--- start ---

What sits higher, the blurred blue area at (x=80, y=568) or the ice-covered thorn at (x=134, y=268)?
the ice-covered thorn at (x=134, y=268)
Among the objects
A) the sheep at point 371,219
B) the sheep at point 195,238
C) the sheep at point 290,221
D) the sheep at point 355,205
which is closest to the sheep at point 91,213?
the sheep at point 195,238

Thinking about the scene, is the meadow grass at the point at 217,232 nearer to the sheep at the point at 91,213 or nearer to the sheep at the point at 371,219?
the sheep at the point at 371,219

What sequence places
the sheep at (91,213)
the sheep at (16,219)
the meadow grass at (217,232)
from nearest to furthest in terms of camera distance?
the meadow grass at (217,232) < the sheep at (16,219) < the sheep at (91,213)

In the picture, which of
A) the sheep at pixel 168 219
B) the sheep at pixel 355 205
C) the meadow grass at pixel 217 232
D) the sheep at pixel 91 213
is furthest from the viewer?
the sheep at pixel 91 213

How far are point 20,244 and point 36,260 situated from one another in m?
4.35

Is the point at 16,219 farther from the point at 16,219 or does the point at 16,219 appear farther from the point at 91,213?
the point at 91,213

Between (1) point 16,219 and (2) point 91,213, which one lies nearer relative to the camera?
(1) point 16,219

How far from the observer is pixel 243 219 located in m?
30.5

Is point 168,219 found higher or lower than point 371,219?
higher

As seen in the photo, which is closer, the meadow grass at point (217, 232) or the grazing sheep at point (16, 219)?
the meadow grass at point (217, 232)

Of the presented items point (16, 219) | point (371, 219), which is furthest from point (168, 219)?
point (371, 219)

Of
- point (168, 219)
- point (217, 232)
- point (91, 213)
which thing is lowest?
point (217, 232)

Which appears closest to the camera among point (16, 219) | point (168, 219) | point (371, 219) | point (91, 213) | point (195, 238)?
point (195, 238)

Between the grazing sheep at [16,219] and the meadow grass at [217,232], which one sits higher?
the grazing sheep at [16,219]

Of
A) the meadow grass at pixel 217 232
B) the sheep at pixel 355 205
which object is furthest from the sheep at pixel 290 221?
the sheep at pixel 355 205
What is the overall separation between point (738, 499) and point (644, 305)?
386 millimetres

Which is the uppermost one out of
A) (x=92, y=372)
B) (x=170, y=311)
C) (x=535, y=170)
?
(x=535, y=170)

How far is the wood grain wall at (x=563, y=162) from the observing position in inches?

--- end ---

Change every "wood grain wall" in the records to "wooden wall" and write all the lines out again, leaving everything else the same.

_Answer to the exercise_.
What sits higher, the blurred blue area at (x=80, y=568) or the ice-covered thorn at (x=134, y=268)?
the ice-covered thorn at (x=134, y=268)
Among the objects
A) the sheep at point 371,219
B) the sheep at point 195,238
C) the sheep at point 290,221
D) the sheep at point 355,205
which is closest to the sheep at point 91,213?
the sheep at point 195,238

Thinking about the scene, is the meadow grass at the point at 217,232 nearer to the sheep at the point at 91,213 or nearer to the sheep at the point at 371,219?
the sheep at the point at 371,219

What sequence places
the sheep at (91,213)
the sheep at (16,219)
the meadow grass at (217,232)
from nearest to furthest in terms of camera distance?
the meadow grass at (217,232) < the sheep at (16,219) < the sheep at (91,213)

In the picture, which of
A) the sheep at pixel 168 219
B) the sheep at pixel 355 205
C) the meadow grass at pixel 217 232
D) the sheep at pixel 91 213
is furthest from the viewer?
the sheep at pixel 91 213

How far are point 20,244 and point 36,260 situated from one another in m?
4.35

Is the point at 16,219 farther from the point at 16,219 or does the point at 16,219 appear farther from the point at 91,213?
the point at 91,213

Between (1) point 16,219 and (2) point 91,213, which one lies nearer relative to the camera?
(1) point 16,219

How far from the observer is pixel 243 219 located in m?
30.5

Is point 168,219 found higher or lower than point 371,219?
higher

As seen in the photo, which is closer, the meadow grass at point (217, 232) or the grazing sheep at point (16, 219)?
the meadow grass at point (217, 232)

Of the presented items point (16, 219) | point (371, 219), which is furthest from point (168, 219)?
point (371, 219)

Of
- point (168, 219)
- point (217, 232)
- point (91, 213)
which thing is lowest?
point (217, 232)

Which appears closest to the camera among point (16, 219) | point (168, 219) | point (371, 219) | point (91, 213) | point (195, 238)?
point (195, 238)

Between the grazing sheep at [16,219] and the meadow grass at [217,232], which one sits higher?
the grazing sheep at [16,219]

Of
A) the meadow grass at pixel 217 232
B) the sheep at pixel 355 205
which object is furthest from the sheep at pixel 290 221?
the sheep at pixel 355 205
What is the overall separation between point (738, 499) and point (644, 305)?
386 millimetres

Which is the uppermost one out of
A) (x=92, y=372)
B) (x=170, y=311)
C) (x=535, y=170)
?
(x=535, y=170)

How far is the wooden wall at (x=563, y=162) from the observing position in inches?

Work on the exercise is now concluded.